## What is needed
Print exactly, and only, the lines running from the line containing "Looking at the image" through the end of the records below.

## Items from a dataset
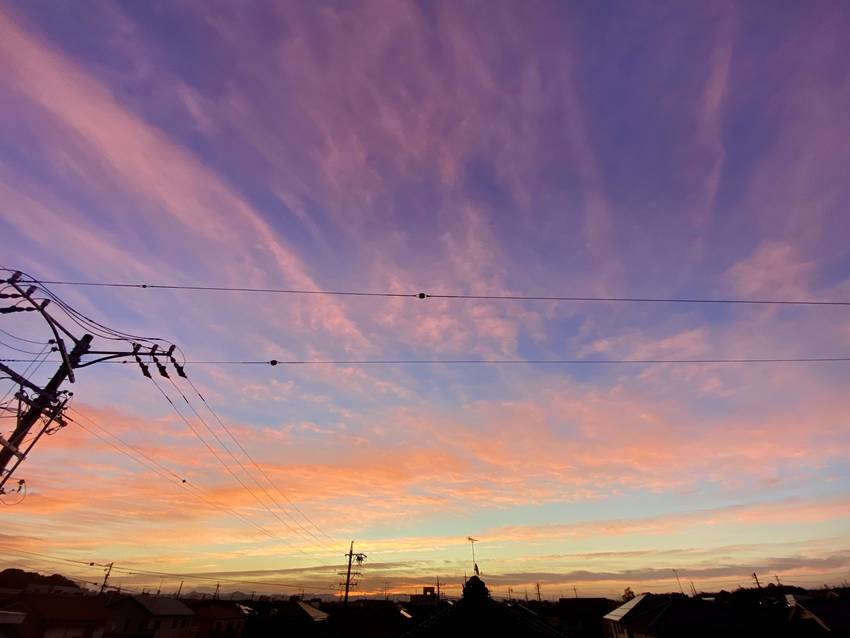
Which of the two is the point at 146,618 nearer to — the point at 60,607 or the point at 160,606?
the point at 160,606

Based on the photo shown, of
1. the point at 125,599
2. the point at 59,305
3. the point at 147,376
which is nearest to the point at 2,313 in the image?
the point at 59,305

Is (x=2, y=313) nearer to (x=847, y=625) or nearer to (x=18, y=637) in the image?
(x=18, y=637)

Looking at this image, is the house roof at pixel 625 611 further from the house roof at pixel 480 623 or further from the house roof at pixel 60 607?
the house roof at pixel 60 607

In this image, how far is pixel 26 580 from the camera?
96750 millimetres

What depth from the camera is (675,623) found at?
41.7 m

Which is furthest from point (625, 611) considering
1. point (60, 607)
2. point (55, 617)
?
point (60, 607)

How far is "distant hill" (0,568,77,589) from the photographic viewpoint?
90.3 metres

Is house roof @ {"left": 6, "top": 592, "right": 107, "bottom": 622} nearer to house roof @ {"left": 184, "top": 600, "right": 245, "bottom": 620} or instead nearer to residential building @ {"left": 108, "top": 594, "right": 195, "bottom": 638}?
residential building @ {"left": 108, "top": 594, "right": 195, "bottom": 638}

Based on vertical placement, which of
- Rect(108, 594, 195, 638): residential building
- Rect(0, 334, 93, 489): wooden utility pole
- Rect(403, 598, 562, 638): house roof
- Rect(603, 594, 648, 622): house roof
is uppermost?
Rect(0, 334, 93, 489): wooden utility pole

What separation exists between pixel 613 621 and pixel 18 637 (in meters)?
69.8

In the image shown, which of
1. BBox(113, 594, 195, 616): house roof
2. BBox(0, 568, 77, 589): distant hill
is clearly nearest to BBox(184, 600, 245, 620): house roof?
BBox(113, 594, 195, 616): house roof

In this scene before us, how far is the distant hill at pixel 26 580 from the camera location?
90325mm

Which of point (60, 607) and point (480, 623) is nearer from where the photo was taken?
point (480, 623)

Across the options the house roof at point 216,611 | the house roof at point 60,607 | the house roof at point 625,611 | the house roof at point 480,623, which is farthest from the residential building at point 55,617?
the house roof at point 625,611
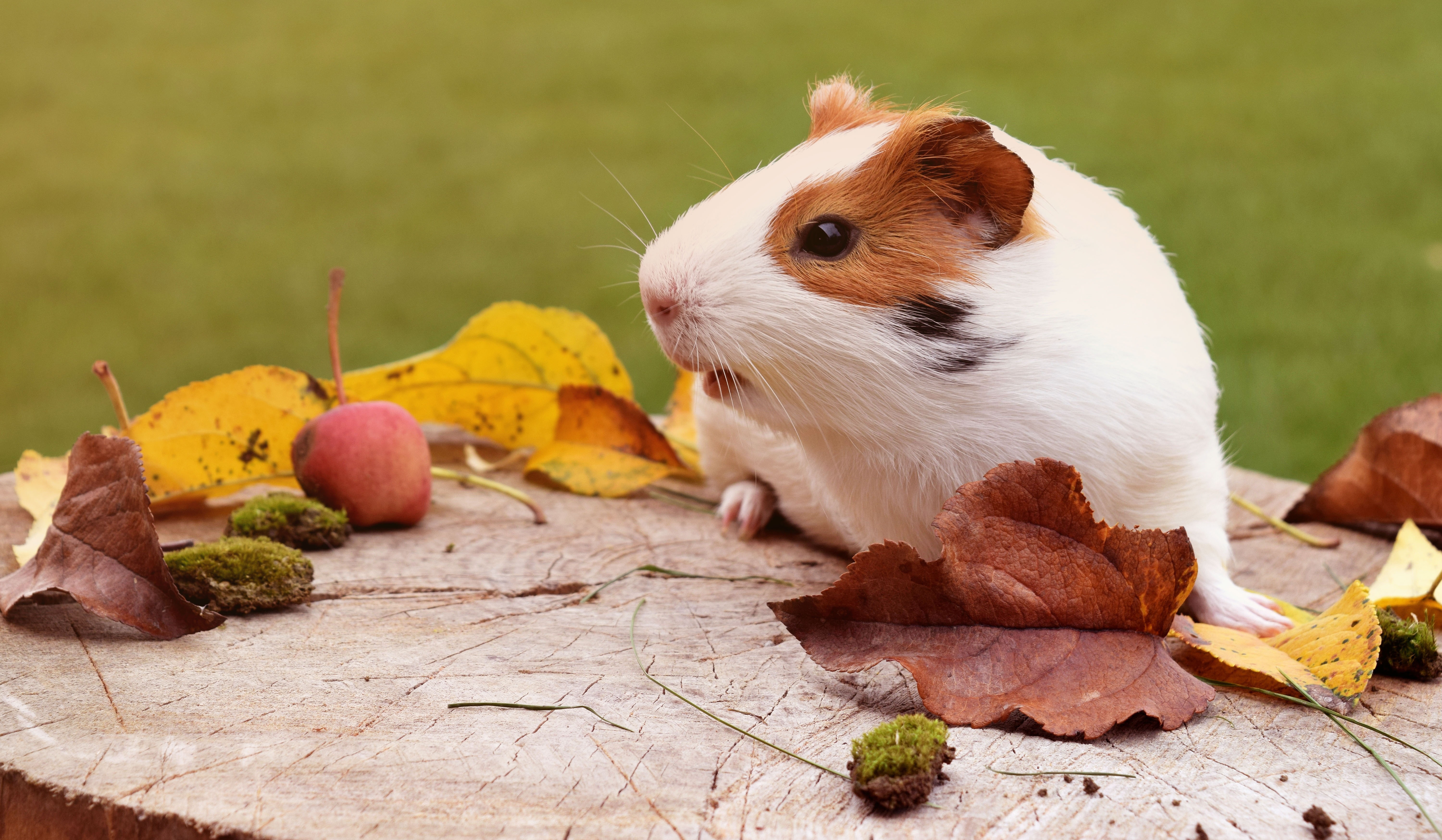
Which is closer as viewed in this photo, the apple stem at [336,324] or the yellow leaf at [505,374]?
the apple stem at [336,324]

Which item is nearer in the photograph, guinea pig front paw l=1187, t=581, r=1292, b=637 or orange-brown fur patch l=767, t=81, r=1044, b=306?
orange-brown fur patch l=767, t=81, r=1044, b=306

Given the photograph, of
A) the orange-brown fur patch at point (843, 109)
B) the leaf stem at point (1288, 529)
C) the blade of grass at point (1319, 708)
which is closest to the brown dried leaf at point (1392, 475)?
the leaf stem at point (1288, 529)

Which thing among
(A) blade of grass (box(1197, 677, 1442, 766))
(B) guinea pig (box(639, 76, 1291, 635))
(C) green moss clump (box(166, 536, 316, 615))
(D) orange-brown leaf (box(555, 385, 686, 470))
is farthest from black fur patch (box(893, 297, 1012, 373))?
(D) orange-brown leaf (box(555, 385, 686, 470))

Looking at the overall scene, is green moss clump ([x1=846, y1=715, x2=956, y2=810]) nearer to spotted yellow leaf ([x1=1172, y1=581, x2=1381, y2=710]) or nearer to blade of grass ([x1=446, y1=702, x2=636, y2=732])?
blade of grass ([x1=446, y1=702, x2=636, y2=732])

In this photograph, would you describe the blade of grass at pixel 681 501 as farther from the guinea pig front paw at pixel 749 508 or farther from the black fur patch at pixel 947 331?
the black fur patch at pixel 947 331

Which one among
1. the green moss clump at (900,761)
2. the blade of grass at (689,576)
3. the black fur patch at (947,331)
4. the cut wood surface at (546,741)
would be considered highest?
the black fur patch at (947,331)

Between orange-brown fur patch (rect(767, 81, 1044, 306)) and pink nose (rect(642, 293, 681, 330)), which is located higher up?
orange-brown fur patch (rect(767, 81, 1044, 306))

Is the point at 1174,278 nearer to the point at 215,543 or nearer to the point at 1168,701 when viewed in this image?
the point at 1168,701
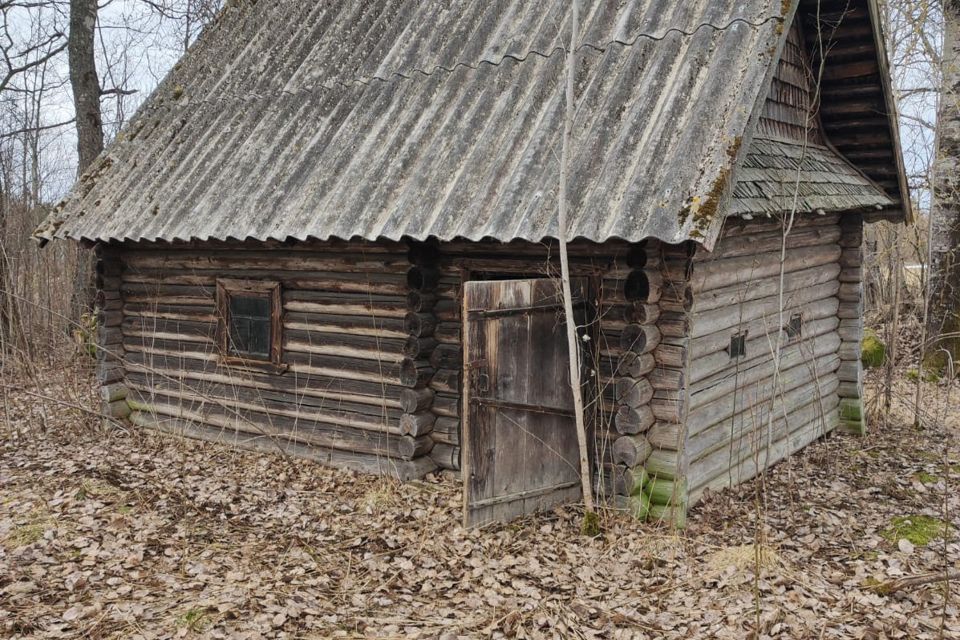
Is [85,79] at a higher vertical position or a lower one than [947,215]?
higher

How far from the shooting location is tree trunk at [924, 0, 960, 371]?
40.1 feet

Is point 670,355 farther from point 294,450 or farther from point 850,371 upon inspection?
point 850,371

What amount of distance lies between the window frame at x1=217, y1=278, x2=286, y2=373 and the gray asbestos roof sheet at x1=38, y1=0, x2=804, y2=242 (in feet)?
3.04

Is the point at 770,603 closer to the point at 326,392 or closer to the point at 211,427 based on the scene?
the point at 326,392

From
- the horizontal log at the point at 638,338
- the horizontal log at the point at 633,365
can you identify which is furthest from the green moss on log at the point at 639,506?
the horizontal log at the point at 638,338

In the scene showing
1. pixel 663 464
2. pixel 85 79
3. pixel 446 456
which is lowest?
pixel 446 456

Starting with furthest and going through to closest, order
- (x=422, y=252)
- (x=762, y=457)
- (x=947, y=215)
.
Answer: (x=947, y=215) → (x=762, y=457) → (x=422, y=252)

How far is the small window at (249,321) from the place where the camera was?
29.8 feet

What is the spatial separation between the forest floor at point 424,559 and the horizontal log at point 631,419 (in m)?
0.76

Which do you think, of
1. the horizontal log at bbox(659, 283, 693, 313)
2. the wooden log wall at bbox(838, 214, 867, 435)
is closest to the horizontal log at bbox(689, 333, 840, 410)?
the wooden log wall at bbox(838, 214, 867, 435)

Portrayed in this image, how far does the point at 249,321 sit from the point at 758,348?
222 inches

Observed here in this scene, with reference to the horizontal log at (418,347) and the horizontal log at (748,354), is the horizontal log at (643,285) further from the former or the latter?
the horizontal log at (418,347)

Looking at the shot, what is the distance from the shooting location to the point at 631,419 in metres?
6.73

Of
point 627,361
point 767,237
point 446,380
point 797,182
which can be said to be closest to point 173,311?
point 446,380
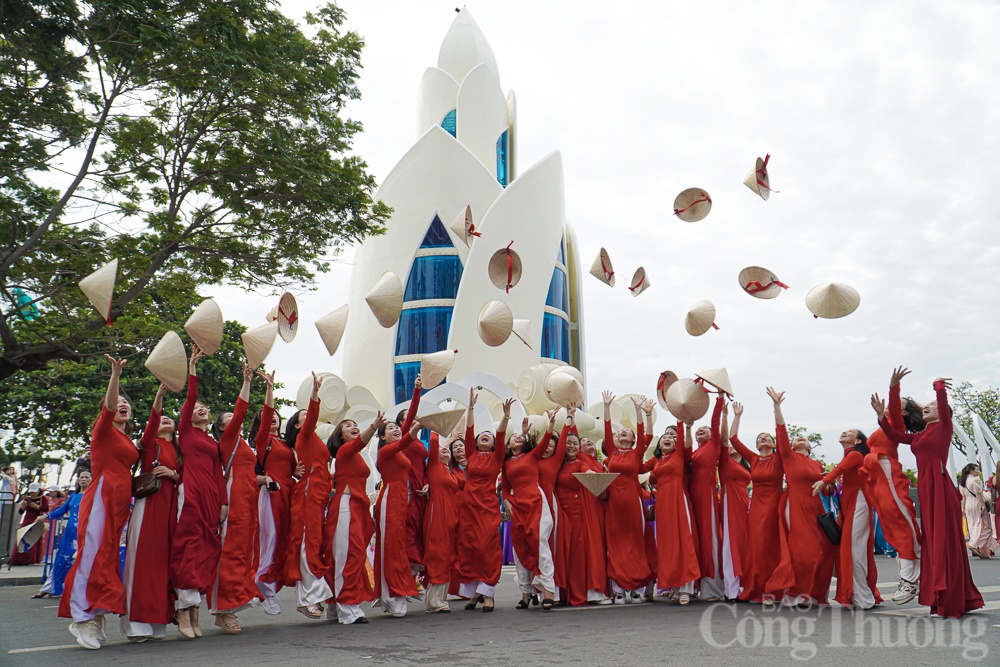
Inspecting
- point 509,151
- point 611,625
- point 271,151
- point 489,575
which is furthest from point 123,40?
point 509,151

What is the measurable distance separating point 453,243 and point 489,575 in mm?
19633

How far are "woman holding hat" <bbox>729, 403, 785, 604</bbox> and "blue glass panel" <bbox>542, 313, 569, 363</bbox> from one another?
60.5 ft

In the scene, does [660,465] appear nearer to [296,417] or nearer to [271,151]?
[296,417]

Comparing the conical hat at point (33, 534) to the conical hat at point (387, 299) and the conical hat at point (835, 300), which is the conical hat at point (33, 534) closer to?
the conical hat at point (387, 299)

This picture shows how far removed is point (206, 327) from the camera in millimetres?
5996

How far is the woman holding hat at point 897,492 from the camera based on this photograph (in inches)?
259

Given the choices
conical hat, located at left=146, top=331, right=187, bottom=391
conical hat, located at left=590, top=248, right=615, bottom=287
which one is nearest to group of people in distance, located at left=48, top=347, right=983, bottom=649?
conical hat, located at left=146, top=331, right=187, bottom=391

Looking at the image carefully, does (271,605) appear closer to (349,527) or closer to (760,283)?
(349,527)

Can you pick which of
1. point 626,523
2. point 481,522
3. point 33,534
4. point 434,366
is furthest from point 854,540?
point 33,534

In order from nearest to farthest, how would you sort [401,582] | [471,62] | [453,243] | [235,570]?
1. [235,570]
2. [401,582]
3. [453,243]
4. [471,62]

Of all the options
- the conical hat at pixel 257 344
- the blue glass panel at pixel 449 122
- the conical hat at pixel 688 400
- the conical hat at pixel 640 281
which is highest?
the blue glass panel at pixel 449 122

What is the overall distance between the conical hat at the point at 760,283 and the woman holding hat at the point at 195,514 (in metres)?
5.22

## Output of the exercise
Looking at the image carefully, does (271,605) appear closer to (349,527) or closer to (760,283)?
(349,527)

Can you pick which of
1. point 626,523
2. point 481,522
3. point 33,534
4. point 434,366
is furthest from point 854,540?
point 33,534

In order from nearest to farthest, how would you sort [401,582] | [471,62] | [453,243] | [235,570]?
1. [235,570]
2. [401,582]
3. [453,243]
4. [471,62]

Of all the options
- the conical hat at pixel 257 344
- the blue glass panel at pixel 449 122
- the conical hat at pixel 688 400
- the conical hat at pixel 640 281
which is highest?
the blue glass panel at pixel 449 122

What is the overall distance between the conical hat at the point at 760,283 and the woman holding hat at the point at 195,514 (in metres)?
5.22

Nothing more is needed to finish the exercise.